IOSCO’s existing guidance highlights the need for regulated entities to understand and map their third-party dependencies and associated risks. However, in our response to its consultation, we emphasized the difficulties in exhaustively identifying third-party supplier risk. A supplier’s overall risk profile is generally the result of a combination of a multitude of factors. Identifying all possible scenarios is likely disproportionate to its potential benefits, and risks increasing costs, creating barriers to innovation, and subsequently reducing access to financial services.

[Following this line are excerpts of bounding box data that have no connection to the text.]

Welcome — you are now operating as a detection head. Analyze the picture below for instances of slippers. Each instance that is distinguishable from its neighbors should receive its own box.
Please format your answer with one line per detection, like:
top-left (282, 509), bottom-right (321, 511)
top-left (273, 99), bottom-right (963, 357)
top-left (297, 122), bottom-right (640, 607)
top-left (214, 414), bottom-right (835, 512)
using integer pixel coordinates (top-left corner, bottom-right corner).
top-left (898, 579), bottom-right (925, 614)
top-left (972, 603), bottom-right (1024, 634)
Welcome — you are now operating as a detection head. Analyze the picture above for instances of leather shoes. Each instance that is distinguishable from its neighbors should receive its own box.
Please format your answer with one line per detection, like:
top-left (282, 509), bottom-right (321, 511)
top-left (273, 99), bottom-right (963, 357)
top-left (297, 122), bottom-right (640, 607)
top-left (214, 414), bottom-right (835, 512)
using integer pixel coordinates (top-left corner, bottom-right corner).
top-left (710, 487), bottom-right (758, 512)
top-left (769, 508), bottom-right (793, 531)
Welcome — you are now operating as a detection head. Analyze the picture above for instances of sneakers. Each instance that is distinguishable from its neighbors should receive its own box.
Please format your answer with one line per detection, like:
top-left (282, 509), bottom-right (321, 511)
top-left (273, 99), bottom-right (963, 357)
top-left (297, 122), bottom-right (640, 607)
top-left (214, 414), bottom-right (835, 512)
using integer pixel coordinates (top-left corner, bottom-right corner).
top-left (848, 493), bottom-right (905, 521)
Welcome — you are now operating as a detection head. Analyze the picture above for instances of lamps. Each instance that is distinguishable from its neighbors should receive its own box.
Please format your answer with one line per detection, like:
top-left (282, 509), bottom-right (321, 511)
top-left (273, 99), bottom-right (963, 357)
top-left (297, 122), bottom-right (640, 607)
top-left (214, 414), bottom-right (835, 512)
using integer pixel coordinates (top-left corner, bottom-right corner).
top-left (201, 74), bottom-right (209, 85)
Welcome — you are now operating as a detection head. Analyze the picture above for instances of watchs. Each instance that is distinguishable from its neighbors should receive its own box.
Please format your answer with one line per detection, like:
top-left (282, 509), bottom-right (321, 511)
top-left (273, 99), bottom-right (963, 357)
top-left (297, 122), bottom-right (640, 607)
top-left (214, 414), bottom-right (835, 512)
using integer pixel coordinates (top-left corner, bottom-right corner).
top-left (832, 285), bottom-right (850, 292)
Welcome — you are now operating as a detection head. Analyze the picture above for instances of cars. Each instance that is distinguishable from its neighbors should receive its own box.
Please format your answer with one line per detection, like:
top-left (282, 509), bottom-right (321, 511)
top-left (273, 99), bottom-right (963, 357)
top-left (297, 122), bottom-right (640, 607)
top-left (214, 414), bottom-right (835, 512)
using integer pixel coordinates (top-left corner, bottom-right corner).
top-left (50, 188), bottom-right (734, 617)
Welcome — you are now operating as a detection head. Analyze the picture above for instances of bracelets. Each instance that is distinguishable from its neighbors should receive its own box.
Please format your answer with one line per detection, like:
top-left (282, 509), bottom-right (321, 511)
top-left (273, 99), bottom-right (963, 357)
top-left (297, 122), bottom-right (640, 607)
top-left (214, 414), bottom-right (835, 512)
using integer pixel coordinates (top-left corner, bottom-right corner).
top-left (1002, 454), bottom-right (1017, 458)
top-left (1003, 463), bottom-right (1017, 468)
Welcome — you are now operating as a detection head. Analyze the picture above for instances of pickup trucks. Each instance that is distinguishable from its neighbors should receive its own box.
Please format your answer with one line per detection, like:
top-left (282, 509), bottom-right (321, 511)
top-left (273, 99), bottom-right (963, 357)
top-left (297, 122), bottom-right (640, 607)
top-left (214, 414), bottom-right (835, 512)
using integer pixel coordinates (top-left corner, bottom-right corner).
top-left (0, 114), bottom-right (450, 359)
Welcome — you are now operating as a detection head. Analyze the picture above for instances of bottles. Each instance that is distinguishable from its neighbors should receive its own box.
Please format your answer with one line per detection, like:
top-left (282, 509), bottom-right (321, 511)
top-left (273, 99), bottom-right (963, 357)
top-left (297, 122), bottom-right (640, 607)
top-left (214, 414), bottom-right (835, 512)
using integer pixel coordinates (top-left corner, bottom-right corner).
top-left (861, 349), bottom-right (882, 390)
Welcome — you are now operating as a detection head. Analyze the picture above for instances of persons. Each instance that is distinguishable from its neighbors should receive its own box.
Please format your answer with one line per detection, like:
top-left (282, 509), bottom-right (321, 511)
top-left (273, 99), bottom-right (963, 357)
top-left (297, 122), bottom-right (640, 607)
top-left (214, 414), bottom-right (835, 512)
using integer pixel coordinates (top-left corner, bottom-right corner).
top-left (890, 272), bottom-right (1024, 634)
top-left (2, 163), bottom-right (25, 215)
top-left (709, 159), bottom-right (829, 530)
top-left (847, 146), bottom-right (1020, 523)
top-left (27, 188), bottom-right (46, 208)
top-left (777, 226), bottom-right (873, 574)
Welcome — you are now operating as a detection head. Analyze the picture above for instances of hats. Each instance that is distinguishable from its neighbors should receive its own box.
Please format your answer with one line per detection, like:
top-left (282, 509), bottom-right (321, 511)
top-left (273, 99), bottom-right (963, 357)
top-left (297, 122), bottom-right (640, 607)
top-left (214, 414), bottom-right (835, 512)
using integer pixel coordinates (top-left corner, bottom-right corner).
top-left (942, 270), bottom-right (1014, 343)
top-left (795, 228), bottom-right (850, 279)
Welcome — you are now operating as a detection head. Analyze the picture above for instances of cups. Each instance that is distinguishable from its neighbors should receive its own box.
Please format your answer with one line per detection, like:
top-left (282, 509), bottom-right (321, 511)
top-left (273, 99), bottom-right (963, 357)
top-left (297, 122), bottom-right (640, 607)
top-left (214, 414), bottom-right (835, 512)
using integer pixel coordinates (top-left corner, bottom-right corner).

For that reason, no less, we do believe that cloud, software and technology escrow solutions offer legal, technical and proportional assurance to trading venues and market intermediaries, particularly where they embrace the concept of ‘Resilience by Design’. This would assume supplier failure by default, regardless of their risk profile, and encourage or mandate using cloud, software and technology escrow agreements, as a proportionate and cost-effective solution for regulated entities to mitigate against supplier failure. Indeed, we have seen other regulators – such as the UK’s PRA and CISA in the US – encouraging organisations to utilize escrow solutions to strengthen resilience.

Wayne Scott, Regulatory Compliance Solutions Lead, NCC Group Software Resilience comments:

“We wholeheartedly agree with IOSCO’s assessment that the evolving risks facing financial services requires sound risk management and improved business continuity.

In particular, we note and welcome the recommendation that contingency plans for those times when third-party services may be compromised or not provided for a prolonged period of time, should be reviewed as a priority.

IOSCO’s guidance could be further strengthened and future-proofed by adopting more explicitly a ‘Resilience by Design’ approach, providing trading venues and market intermediaries with additional guidance on the practical steps they can take to implement the required sound risk management of third-party technologies and services.”